Defendendo que a pandemia “é para continuar no próximo ano”, Mário Coelho já se habitou a cuidados de higienização mais apertados, mas apela para “menos exagero” nas medidas sanitárias exigidas à retoma do comércio. “Não percebo porque é que os produtores agrícolas não puderam vir para o sítio do costume e ficaram tão isolados no fundo do mercado, quando até estão ao ar livre. E também deviam voltar os [vendedores] ciganos com roupa e calçado, para atraírem mais clientes”, argumenta.

Enquanto lhe compra morangos carnudos, Aurora Pinho concorda: “Essa gente está sem sustento há meses e o mesmo se passa com os cafés. Sorte a minha que já tive um e o deixei em boa hora, senão agora era uma desgraça”, confessa, reconhecendo que aquilo que lhe tem feito mais falta durante o isolamento é exactamente “uma bica fora de casa” – prazer maior “dos pobres, que não têm dinheiro para mais”.

Já as ânsias de Rodrigo Mota, eram menos modestas e foi para as saciar que ele gastou 40 euros no peixe-mor da nação. Desejoso de bacalhau, consolou-se na banca de Napoleão Oliveira, que a meio da manhã já tinha vendido “uns 100 quilos” a clientes que sentiram a falta dos seus opíparos lombos de 10 centímetros de altura. “Não há comparação entre este bacalhau e o que se compra no supermercado, que é caríssimo e depois ainda sabe a musgo!”, explica Rodrigo.

Rosa e Arlete Soares, pequeninas e fofas no seu cabelo alvo e máscaras caseiras, preferiram carapaus, mas reclamavam da autarquia ao comprá-los. “Não tem jeito nenhum eles só avisarem das coisas na Internet, porque a minha pensão não dá para Internet! Quando isto fechou, eu não sabia, vim cá de manhã cedo e dei com o nariz na porta; agora que isto abriu, também só informaram quem lhes interessou e foi a minha irmã que me avisou ao passar aqui”, diz Rosa.

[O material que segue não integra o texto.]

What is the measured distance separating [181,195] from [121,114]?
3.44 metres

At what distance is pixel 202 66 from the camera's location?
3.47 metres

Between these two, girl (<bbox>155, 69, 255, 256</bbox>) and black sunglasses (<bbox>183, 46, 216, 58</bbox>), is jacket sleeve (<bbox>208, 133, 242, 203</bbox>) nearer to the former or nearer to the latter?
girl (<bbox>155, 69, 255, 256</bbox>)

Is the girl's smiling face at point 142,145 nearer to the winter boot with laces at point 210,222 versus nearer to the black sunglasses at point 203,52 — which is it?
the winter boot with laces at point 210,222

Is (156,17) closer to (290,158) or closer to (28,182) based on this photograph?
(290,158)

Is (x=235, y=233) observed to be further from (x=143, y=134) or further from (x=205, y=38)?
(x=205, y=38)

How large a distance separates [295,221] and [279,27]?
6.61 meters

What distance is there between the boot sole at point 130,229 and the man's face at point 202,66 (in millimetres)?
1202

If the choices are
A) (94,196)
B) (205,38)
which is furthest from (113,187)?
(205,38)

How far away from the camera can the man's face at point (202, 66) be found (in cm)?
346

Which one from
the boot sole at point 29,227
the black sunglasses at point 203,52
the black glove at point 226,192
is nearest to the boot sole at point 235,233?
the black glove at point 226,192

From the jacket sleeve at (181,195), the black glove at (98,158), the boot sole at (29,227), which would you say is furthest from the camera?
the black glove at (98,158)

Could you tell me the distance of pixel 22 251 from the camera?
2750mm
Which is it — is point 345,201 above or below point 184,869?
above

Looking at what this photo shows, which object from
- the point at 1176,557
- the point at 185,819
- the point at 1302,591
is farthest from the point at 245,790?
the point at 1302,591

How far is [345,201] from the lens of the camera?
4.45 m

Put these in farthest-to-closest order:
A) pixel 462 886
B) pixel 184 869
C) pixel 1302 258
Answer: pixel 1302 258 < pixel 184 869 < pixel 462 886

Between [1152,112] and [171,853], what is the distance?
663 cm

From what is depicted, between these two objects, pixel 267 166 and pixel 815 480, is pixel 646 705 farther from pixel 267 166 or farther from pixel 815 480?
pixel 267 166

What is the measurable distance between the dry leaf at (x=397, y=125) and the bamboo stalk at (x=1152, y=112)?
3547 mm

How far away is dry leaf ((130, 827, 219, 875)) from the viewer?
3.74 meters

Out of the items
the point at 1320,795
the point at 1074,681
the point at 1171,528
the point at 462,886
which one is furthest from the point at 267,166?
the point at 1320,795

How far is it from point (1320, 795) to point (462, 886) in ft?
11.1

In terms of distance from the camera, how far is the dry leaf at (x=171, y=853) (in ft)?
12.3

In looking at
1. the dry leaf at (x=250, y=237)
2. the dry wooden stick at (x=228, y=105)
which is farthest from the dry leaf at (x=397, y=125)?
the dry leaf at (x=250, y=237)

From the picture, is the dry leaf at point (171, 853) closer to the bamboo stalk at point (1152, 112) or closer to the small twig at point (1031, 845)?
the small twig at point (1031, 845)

Arlete Soares tenta acalmar-lhe o tom irritado, concentrando-se no lado positivo da reabertura do mercado: “Estou toda contente por podermos vir cá. Tem sido muito tempo fechada em casa. Até isto já nos fazia falta!”.

Selene Duarte está a “torrar ao sol” na ponta mais longínqua do mercado, a gerir uma banca de 10 metros de comprimento em que o teve mais saída esta manhã foram pés de couve para plantar, assim como alface, alho francês e “cebolo, que já não havia há muito tempo”.

Os dois meses em que se viu impedida de trabalhar deixaram-na amarga: “Foram para morrer de fome. Não tive rendimento nenhum e tudo o que era para vender aqui tive que mandar para o lixo”. É por isso que se mostra sensível ao impacto desta pausa forçada na vida dos vendedores ainda impedidos de regressar: “Os ciganos estão há dois meses sem trabalhar e, se a Câmara não arranjar forma de eles também virem para cá, essas famílias estão desgraçadas”.

Enquanto faz umas comprinhas à agricultora, Daniel Carlos mete conversa para realçar que as pessoas também precisam de roupa nova, até para retomarem um quotidiano pleno e “começarem a perder o medo”. Alto e robusto, exibia uma máscara cinza que escondia a sua expressão facial e ninguém lhe adivinhava a piada de remate: “Afinal, já nos basta a gente gastar tanto dinheiro no dentista e depois andar sempre de máscara, sem poder mostrar ao povo estes dentes todos arranjadinhos”.